I later bought a M1500 I.H chassis Class A 26 ft. motorhome that was set up on propane only, it sucked on POWER and MILEAGE. I removed the system, converted it back to gasoline and never looked back and I never regretted it.
If you got 8.5 mpg on gasoline and 7.5 mpg on propane, you were doing very well. That meant that your propane system was giving you about 88% of your gasoline fuel economy, which is way better than the 73% predicted by their energy contents. As for the burned valves, are you positive that you wouldn't have had similar issues on gasoline in a heavily-loaded car hauler? The Poly 318 would not have been designed for unleaded fuel so it may not have been equipped with hardened valve seats.
As for poor performance in your motorhome, propane responds to the same performance mods that gasoline does. Are you sure that your fuel mixture and timing were properly set up?
You are spot on Cab. I worked for a shop doing propane/Cng conversions for the county short busses. Lots and lots of valve jobs were done on those rigs. I chalked it up to low lubricty of the fuel/ intake charge. But what do I know?
Is there a chance that those were GM buses in your shop? Prior to 2007, GM 6.0/5.3/4.8L engines had intake seats that were softer than the intake valve material. They fixed this from 2007 forward production. See Flash Lube Electronic Valve Saver Kit
In the 1992 CNG supplement to the 1992 Ram Van Field Service Manual, it states that internal changes to the CNG version of the Magnum 5.2 V8 engine were Chrome Plated Exhaust Valve and Hardened Valve seat insert.
I suspect that those CNG Ram Vans were expected to be in severe fleet service so exhaust valve and seat upgrades would be a good way to minimize warranty issues. These are good upgrades for any engine.

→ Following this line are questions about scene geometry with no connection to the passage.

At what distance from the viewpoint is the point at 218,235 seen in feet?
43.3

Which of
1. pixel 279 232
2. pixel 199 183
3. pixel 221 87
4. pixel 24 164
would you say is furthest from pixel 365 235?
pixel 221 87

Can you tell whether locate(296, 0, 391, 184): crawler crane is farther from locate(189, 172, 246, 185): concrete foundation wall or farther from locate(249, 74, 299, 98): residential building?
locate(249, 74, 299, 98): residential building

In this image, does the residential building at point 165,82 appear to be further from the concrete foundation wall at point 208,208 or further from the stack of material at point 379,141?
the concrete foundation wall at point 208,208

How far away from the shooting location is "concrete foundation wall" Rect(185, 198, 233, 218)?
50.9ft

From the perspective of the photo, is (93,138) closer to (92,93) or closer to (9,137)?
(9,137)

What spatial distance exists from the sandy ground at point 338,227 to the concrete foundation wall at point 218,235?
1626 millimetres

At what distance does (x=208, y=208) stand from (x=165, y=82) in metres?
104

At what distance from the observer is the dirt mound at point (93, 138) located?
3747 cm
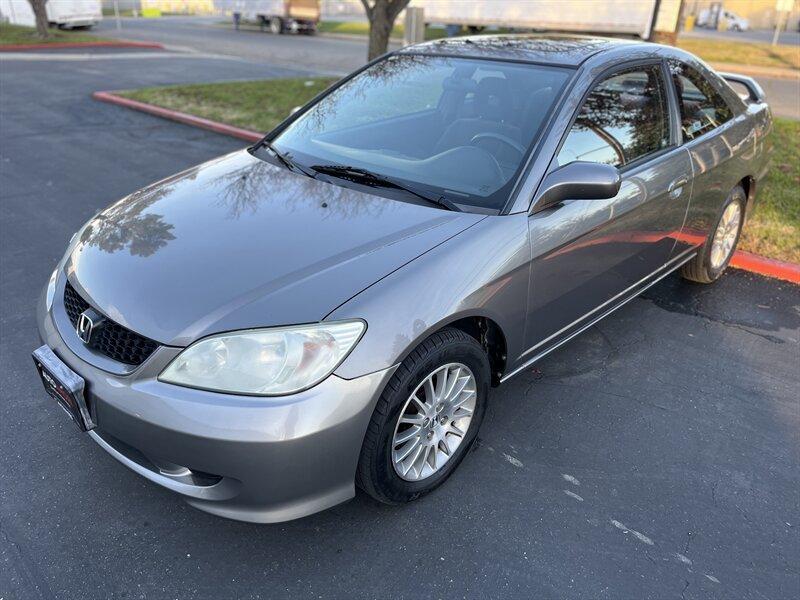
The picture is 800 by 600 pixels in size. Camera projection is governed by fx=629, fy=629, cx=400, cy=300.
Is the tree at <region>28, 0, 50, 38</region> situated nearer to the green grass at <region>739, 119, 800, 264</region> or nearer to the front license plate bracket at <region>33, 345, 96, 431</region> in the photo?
the green grass at <region>739, 119, 800, 264</region>

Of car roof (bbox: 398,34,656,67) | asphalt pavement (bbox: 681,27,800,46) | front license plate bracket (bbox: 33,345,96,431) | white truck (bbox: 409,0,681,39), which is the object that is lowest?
front license plate bracket (bbox: 33,345,96,431)

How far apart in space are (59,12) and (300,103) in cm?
2027

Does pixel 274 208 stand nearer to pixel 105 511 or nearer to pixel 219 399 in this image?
pixel 219 399

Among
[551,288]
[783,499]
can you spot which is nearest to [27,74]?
[551,288]

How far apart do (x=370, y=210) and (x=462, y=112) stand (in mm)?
957

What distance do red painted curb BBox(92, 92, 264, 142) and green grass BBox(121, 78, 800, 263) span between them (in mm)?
176

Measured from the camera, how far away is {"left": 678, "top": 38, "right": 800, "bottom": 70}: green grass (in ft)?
60.4

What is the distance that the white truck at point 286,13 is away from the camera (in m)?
29.5

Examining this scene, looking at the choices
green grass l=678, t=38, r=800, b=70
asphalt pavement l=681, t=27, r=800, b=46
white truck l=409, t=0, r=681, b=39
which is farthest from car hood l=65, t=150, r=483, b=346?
asphalt pavement l=681, t=27, r=800, b=46

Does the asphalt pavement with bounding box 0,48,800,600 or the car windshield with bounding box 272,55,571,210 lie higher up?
the car windshield with bounding box 272,55,571,210

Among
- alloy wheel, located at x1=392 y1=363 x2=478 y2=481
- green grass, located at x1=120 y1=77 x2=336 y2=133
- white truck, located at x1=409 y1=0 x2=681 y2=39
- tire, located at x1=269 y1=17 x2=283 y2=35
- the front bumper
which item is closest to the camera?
the front bumper

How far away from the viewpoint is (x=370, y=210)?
2.67 metres

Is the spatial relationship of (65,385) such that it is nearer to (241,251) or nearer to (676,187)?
(241,251)

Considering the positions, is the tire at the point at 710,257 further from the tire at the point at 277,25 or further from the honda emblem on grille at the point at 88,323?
the tire at the point at 277,25
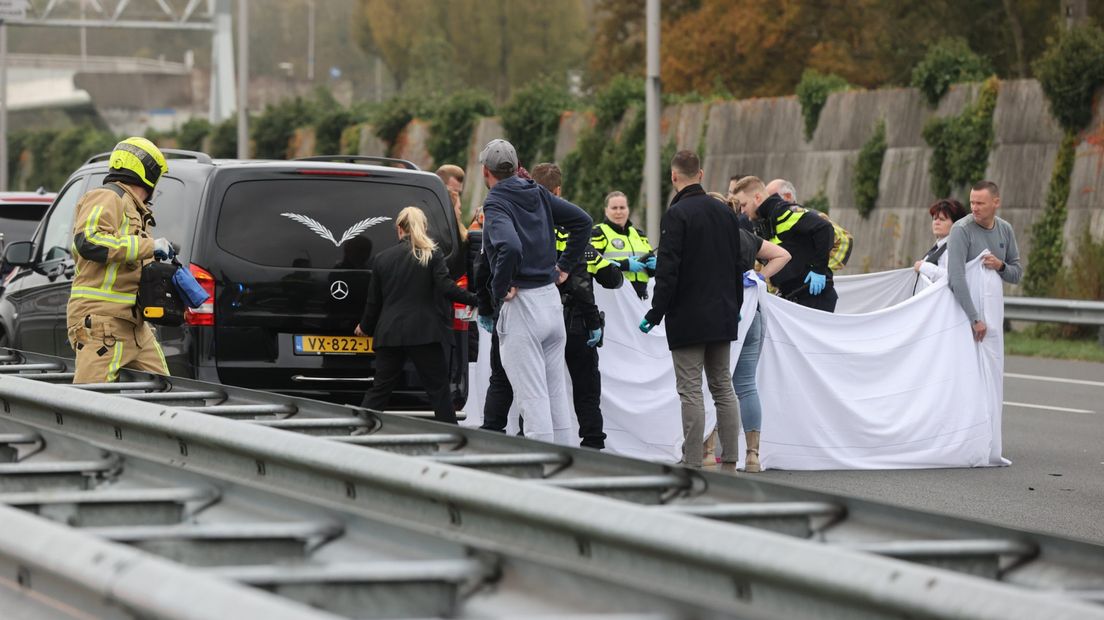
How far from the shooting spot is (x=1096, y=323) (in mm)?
20125

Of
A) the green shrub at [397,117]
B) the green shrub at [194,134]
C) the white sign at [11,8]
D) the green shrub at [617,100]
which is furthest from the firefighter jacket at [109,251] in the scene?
the green shrub at [194,134]

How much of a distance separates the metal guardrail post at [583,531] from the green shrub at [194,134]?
53.4m

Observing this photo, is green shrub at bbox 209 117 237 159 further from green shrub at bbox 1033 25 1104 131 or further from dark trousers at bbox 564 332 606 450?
dark trousers at bbox 564 332 606 450

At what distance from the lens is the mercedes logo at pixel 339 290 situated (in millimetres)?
10164

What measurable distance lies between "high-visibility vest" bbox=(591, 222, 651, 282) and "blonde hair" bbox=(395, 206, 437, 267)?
1.74 meters

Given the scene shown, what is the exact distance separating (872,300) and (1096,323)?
7300mm

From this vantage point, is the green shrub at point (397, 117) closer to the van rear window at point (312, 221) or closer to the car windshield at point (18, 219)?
the car windshield at point (18, 219)

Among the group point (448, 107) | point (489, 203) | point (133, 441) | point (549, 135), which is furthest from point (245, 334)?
point (448, 107)

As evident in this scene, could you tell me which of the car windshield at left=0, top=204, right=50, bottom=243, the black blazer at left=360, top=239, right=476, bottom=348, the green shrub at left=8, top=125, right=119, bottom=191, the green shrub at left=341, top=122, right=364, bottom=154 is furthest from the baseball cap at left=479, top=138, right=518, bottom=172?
the green shrub at left=8, top=125, right=119, bottom=191

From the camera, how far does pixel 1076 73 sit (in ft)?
75.3

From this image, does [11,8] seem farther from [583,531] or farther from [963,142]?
[583,531]

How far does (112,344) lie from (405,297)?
2081 millimetres

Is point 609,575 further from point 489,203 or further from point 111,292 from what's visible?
point 489,203

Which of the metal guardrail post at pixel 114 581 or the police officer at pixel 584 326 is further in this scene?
the police officer at pixel 584 326
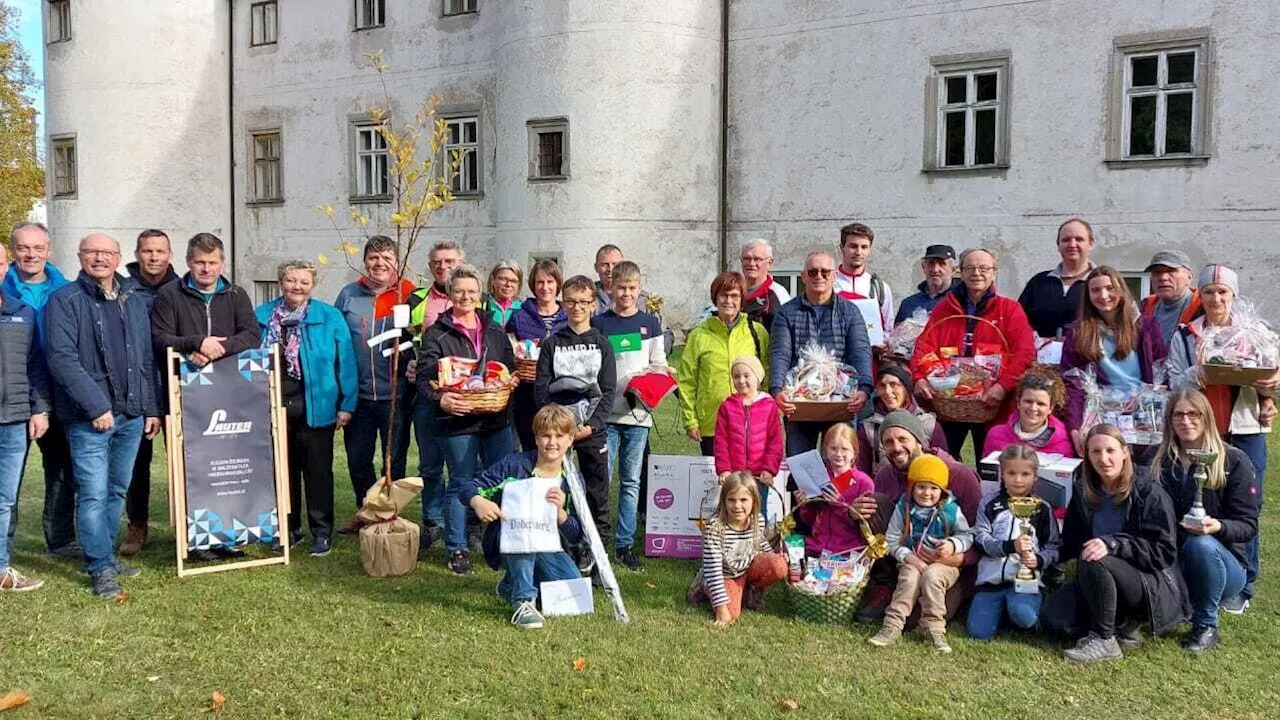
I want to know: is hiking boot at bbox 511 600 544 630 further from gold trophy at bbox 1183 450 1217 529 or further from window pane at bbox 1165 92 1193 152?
window pane at bbox 1165 92 1193 152

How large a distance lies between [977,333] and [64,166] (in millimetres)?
23066

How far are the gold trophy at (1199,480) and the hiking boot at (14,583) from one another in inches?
234

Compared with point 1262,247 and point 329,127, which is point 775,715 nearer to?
point 1262,247

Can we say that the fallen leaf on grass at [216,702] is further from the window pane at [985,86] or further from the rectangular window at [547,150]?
the rectangular window at [547,150]

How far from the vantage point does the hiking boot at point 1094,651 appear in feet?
15.8

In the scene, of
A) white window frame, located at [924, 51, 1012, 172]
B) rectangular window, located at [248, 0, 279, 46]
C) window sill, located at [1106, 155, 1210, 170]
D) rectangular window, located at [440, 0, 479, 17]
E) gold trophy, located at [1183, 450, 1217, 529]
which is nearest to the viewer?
gold trophy, located at [1183, 450, 1217, 529]

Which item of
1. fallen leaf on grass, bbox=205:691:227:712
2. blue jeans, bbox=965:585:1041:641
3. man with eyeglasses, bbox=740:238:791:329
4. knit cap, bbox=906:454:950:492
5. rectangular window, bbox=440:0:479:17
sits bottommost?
fallen leaf on grass, bbox=205:691:227:712

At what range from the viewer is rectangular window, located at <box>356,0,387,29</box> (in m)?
21.2

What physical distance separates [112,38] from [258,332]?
63.6 ft

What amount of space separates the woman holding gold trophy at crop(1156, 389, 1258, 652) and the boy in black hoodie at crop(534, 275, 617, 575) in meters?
2.87

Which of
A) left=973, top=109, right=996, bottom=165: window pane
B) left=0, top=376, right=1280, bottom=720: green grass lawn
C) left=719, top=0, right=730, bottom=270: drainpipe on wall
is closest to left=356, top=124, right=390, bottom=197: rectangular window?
left=719, top=0, right=730, bottom=270: drainpipe on wall

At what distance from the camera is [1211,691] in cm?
452

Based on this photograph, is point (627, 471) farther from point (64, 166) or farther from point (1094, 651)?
point (64, 166)

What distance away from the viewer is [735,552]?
551cm
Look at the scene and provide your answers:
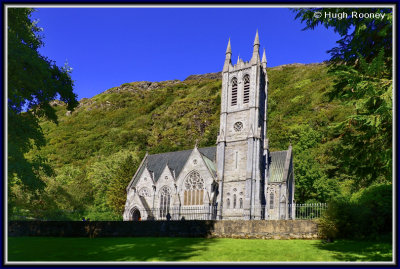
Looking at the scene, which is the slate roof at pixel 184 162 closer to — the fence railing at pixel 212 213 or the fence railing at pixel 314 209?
the fence railing at pixel 212 213

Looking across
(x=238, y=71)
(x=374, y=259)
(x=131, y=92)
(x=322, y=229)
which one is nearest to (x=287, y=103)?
(x=238, y=71)

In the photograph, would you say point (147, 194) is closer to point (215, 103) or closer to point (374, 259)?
point (374, 259)

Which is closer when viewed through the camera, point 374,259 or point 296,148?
point 374,259

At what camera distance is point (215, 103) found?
100 m

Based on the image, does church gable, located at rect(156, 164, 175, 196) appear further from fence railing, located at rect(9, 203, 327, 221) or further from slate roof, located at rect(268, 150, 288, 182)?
slate roof, located at rect(268, 150, 288, 182)

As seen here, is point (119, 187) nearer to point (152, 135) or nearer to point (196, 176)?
point (196, 176)

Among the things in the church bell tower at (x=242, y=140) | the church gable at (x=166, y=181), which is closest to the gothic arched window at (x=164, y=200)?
the church gable at (x=166, y=181)

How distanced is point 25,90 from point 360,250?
12.4 m

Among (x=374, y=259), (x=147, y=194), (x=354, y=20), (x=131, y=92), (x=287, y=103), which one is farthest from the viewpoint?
(x=131, y=92)

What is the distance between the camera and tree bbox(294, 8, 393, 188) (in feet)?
30.4

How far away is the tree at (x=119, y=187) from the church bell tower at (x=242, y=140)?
16.7m

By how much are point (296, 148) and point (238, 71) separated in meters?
18.9
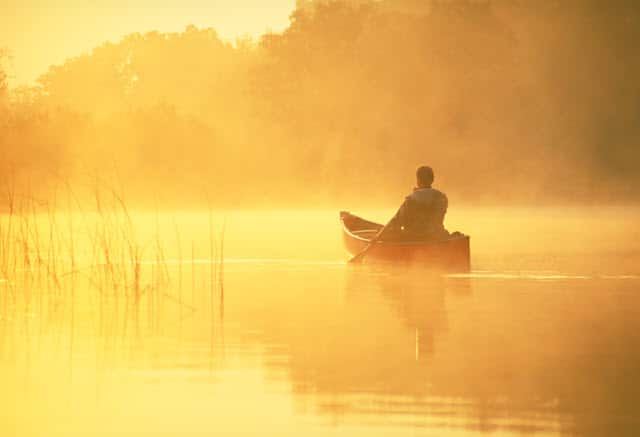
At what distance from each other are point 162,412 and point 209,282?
7644mm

Burned valves often mean that the fuel mixture is still burning when the exhaust valve opens so it's important to get the fuel mixture and timing right. See Combustion 101
. For light-duty service that most cars and pickup trucks experience as basic transportation, the OEM induction-hardened valve seats that work fine on gasoline are generally sufficient for propane.